» **Aim**: Identify each line in the material below that contains the string "dorsal", and copy every such line in full. Matching is case-sensitive.

» **Given records**:
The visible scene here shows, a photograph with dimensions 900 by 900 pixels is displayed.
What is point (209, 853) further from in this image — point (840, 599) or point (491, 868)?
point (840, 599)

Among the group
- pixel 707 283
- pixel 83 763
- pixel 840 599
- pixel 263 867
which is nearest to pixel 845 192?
==
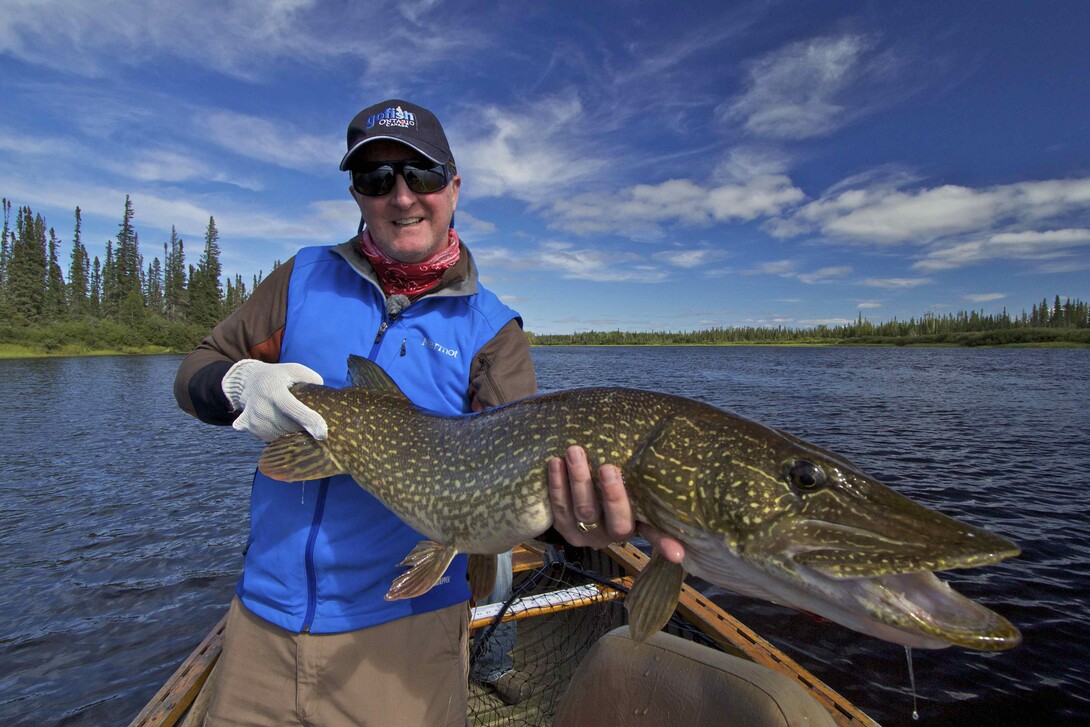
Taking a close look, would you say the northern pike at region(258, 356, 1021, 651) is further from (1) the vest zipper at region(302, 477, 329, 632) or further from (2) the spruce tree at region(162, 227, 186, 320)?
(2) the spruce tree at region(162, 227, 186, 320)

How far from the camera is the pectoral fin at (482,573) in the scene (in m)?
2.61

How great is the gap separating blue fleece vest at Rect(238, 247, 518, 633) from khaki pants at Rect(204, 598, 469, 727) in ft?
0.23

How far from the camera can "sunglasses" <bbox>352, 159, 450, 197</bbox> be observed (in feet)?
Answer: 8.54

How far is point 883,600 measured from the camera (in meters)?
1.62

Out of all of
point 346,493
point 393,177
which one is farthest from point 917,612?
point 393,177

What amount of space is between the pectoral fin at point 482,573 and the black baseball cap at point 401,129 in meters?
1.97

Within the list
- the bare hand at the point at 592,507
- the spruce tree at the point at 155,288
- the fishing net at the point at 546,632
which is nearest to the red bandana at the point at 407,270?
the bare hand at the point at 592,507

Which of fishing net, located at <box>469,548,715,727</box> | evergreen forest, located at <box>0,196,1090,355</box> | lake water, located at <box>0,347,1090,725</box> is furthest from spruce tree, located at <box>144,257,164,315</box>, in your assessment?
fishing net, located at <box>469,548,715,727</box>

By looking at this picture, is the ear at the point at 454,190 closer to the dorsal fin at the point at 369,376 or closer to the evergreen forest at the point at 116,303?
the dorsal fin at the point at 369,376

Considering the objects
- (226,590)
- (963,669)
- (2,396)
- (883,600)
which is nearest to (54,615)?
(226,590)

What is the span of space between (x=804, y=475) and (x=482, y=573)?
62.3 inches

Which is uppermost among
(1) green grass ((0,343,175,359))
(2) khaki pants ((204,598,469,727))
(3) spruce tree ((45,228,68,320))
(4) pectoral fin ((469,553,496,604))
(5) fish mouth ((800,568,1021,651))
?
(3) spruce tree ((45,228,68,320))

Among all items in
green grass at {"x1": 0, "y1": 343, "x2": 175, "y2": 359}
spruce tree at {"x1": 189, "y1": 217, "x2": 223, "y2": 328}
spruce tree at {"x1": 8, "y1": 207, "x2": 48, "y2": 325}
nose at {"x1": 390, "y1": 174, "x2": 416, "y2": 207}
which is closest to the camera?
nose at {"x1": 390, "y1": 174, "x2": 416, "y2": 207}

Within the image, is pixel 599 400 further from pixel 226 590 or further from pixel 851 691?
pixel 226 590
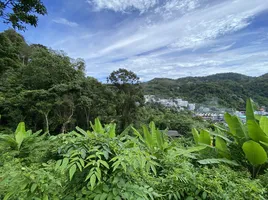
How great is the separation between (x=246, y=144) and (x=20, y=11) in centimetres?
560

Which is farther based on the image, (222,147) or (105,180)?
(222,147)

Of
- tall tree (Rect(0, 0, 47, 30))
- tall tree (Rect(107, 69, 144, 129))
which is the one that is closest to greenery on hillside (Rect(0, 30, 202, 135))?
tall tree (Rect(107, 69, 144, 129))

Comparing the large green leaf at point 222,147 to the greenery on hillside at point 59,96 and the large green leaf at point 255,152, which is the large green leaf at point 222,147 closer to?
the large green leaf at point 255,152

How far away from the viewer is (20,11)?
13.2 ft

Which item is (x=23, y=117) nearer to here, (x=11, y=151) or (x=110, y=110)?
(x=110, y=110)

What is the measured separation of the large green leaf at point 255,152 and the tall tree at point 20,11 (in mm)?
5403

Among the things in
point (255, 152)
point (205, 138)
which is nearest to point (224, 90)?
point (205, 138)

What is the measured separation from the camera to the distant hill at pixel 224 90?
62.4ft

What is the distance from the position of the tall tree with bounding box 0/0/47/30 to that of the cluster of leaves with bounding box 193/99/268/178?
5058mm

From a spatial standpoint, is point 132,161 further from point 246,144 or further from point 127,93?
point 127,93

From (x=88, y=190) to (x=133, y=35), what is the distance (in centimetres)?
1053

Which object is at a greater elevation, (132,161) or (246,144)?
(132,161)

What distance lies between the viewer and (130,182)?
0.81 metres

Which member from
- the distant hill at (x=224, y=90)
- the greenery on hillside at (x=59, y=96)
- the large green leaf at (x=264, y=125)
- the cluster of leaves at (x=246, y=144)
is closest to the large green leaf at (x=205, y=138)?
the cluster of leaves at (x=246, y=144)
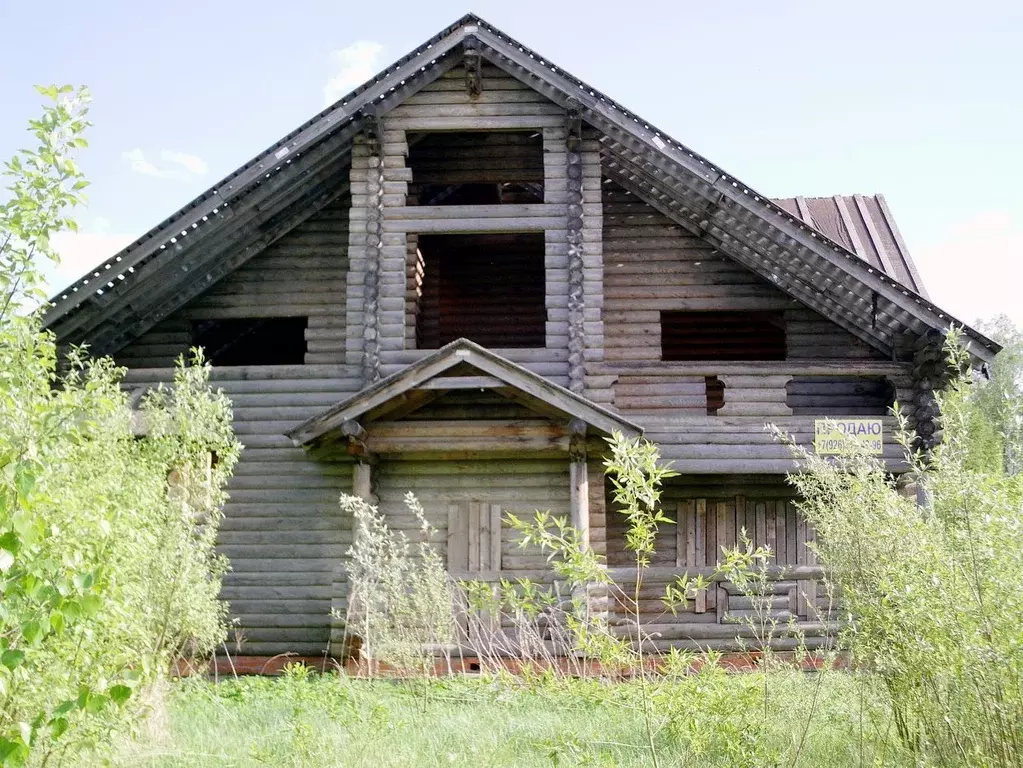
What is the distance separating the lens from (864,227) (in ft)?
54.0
==
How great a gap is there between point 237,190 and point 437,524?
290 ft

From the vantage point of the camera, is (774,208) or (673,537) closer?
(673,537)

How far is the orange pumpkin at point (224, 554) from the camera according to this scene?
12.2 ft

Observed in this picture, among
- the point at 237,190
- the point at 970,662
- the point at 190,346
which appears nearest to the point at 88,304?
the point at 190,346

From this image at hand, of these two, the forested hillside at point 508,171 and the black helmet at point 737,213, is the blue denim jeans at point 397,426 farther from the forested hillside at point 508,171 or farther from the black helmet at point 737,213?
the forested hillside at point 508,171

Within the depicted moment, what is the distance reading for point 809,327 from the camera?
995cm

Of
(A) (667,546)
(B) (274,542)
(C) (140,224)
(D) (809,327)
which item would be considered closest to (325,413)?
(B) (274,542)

» **Solved exercise**:
By looking at this picture, is the ear at the point at 454,190 closer to the dorsal fin at the point at 369,376 or closer to the evergreen forest at the point at 116,303?
the dorsal fin at the point at 369,376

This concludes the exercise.